(2nd time) tweaks to erff() threshold values

Fri Aug 23 16:57:46 UTC 2013

On Fri, Aug 23, 2013 at 09:12:33PM +1000, Bruce Evans wrote:
> On Thu, 22 Aug 2013, Steve Kargl wrote:
> 
> > (Having problems with freebsd-numerics list.  Hopefully, not
> > a duplicate.)
> 
> It was a duplicate :-).

Yep.  The original finally showed up.  hub.freebsd.org must
have ben swamped. 

> > I would like to apply the patch, which follows my .sig,
> > to msun/src/s_erff.c.  It tweaks the threshold values
> > to those appropriate for erff().
> > ...
> > Index: src/s_erff.c
> > ===================================================================
> > --- src/s_erff.c	(revision 1358)
> > +++ src/s_erff.c	(working copy)
> > @@ -107,10 +107,10 @@
> > 	}
> >
> > 	if(ix < 0x3f580000) {		/* |x|<0.84375 */
> > -	    if(ix < 0x31800000) { 	/* |x|<2**-28 */
> > -	        if (ix < 0x04000000)
> > +	    if(ix < 0x39000000) { 	/* |x|<2**-13 */
> 
> This increases the number of incorrectly rounded cases slightly on i386,
> but 2**-14 decreases it slightly.  This is because i386 has extra
> precision for floats which the nonlinear return expression can actually
> use for approx. 2**-14 < |x| < 2**-13.

I suppose I should update my test programs to count the number
of results that fall within ULP bins.  I typically only want to
know do I make the worse case ULP better or worse.  2**-14 is
certainly better than 2**-28, which is the double precision
threshold. 

> > +	        if (ix < 0x04000000)	/* |x|<0x1p-119 */
> > 		    /*avoid underflow */
> > -		    return (float)0.125*((float)8.0*x+efx8*x);
> > +		    return (8*x+efx8*x)/8;
> 
> Also put the comment back on the same line as the return statement now
> that it fits again (see the double version).

OK.

> Also add "spurious" to the comment.  Underflow still occurs for most denormal
> x.  This is non-spurious.  We just avoid it for |x| larger than about 8
> times the largest denormal, by multiplying efx by 8 so that it is larger
> than 1 (efx8 = 8(efx)).

OK.

> Some modified lines:
> 
> @ 	if(ix < 0x3f580000) {		/* |x|<0.84375 */
> @ 	    if(ix < 0x38800000) { 	/* |x|<2**-14 */
> @ 	        if (ix < 0x04000000)	/* |x|<0x1p-119 */
> @ 		    return (8*x+efx8*x)/8;  /*avoid spurious underflow */
> @ 		}
> @ 		return x + efx*x;
> @ 	    }

OK.  I'll update my patch to use the above.  Did you see my
suggested changes to erfcf()?

> The whole erf implementation is probably not the best way for float precision,
> but is good for understanding higher precisions.

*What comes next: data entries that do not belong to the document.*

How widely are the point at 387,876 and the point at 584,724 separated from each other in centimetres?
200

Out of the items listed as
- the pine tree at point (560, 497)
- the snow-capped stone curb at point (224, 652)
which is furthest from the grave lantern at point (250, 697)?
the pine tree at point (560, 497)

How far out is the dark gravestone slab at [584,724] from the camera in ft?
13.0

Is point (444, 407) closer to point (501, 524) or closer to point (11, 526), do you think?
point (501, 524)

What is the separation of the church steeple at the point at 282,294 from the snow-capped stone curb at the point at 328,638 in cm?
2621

I'm fairly certain that the implementation of erff() is not very
efficient.  The polynomials, used in the rational approximations,
are the same order as those used in the double precision approximation.
I'll check the polys when update my P(x)/Q(x) remes algorithm for
erfl and erfcl.

-- 
Steve